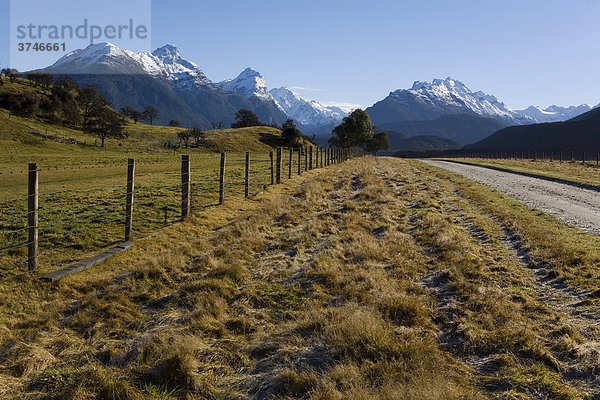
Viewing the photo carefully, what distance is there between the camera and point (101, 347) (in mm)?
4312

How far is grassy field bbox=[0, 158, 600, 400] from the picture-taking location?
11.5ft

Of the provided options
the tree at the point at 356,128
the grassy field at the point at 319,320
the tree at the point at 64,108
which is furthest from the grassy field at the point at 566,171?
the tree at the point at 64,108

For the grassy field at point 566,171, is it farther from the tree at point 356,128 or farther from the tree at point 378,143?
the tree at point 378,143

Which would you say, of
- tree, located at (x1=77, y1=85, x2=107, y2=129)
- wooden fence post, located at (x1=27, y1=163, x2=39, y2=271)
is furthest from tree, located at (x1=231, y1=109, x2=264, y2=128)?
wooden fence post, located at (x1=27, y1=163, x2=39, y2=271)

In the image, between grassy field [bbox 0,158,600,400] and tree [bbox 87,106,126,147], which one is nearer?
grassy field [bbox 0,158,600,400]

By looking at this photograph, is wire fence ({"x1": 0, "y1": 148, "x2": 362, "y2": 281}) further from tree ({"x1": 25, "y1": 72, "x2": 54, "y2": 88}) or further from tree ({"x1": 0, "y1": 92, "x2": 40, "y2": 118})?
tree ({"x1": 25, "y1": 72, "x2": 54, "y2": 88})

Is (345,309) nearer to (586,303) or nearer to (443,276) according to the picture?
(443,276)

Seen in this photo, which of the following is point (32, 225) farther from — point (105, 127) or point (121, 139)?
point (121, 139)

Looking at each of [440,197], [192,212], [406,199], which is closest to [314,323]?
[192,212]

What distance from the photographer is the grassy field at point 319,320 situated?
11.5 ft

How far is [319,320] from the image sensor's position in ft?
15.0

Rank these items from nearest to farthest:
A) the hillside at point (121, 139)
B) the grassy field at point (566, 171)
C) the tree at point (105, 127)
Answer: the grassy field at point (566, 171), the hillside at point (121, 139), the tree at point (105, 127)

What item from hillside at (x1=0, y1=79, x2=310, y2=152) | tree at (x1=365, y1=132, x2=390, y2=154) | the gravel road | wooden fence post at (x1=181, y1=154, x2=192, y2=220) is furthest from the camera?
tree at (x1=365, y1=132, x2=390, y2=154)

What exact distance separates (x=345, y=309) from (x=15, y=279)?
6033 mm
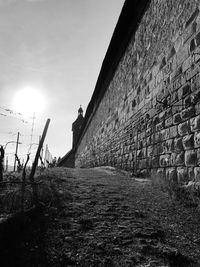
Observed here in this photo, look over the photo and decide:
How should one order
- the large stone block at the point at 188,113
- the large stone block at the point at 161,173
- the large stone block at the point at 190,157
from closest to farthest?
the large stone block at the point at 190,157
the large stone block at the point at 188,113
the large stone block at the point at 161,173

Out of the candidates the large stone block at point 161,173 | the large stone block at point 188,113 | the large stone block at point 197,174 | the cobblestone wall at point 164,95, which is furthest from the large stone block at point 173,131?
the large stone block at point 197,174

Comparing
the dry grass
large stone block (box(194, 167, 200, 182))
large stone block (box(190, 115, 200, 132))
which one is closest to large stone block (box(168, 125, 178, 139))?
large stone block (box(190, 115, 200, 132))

...

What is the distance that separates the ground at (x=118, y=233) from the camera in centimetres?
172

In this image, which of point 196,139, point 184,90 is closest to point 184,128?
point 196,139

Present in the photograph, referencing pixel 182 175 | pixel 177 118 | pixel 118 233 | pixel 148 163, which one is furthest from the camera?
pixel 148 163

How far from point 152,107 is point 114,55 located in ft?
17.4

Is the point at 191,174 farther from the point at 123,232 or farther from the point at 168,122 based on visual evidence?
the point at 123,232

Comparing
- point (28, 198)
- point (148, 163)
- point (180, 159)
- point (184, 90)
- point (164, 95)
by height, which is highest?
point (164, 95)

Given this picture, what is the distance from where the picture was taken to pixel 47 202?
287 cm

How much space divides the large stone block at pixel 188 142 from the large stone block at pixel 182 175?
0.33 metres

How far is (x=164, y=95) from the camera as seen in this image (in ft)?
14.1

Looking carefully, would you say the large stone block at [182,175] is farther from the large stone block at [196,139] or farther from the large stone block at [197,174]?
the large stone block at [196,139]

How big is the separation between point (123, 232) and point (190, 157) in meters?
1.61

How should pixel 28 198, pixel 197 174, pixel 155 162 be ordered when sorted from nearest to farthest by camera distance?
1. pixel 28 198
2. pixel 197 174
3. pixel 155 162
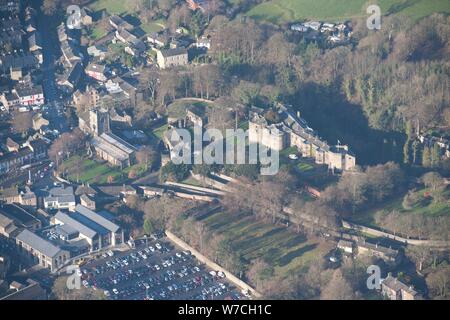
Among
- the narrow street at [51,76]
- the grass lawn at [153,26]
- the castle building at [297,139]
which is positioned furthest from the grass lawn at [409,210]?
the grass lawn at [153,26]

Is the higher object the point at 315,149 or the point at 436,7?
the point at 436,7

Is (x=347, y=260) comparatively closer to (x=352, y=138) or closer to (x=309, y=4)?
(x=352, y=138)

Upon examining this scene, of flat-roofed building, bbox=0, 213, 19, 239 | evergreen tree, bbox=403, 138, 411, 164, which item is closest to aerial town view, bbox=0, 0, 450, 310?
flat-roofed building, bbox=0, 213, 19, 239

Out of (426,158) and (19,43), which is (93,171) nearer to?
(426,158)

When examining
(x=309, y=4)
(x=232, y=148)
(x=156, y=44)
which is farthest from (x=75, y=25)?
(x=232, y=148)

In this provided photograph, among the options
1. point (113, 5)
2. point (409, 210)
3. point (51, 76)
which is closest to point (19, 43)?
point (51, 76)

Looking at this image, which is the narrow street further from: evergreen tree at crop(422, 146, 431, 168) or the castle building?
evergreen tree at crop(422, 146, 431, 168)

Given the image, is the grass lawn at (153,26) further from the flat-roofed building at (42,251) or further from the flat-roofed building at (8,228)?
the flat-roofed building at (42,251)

GOAL:
Reproduce word for word the items that begin with the line containing "Present in the" and end with the line containing "0.33 metres", with both of those lines included.

IN RESPONSE:
Present in the photograph, referencing pixel 182 175 | pixel 177 118 | pixel 118 233 | pixel 148 163, which one is furthest from the camera?
pixel 148 163

How far from point 152,107 is point 114,55 located in ft?
17.4

Is the point at 191,174 farther from the point at 123,232 or farther from the point at 168,122 based on visual evidence?
the point at 123,232

Comparing
- point (28, 198)
- point (148, 163)
- point (180, 159)
- point (184, 90)
- point (164, 95)
by height, which is highest?
point (164, 95)

Given this picture, what is the distance from where the picture was taken to pixel 47 202?
287 cm

How much space divides the large stone block at pixel 188 142 from the large stone block at pixel 182 175?
0.33 metres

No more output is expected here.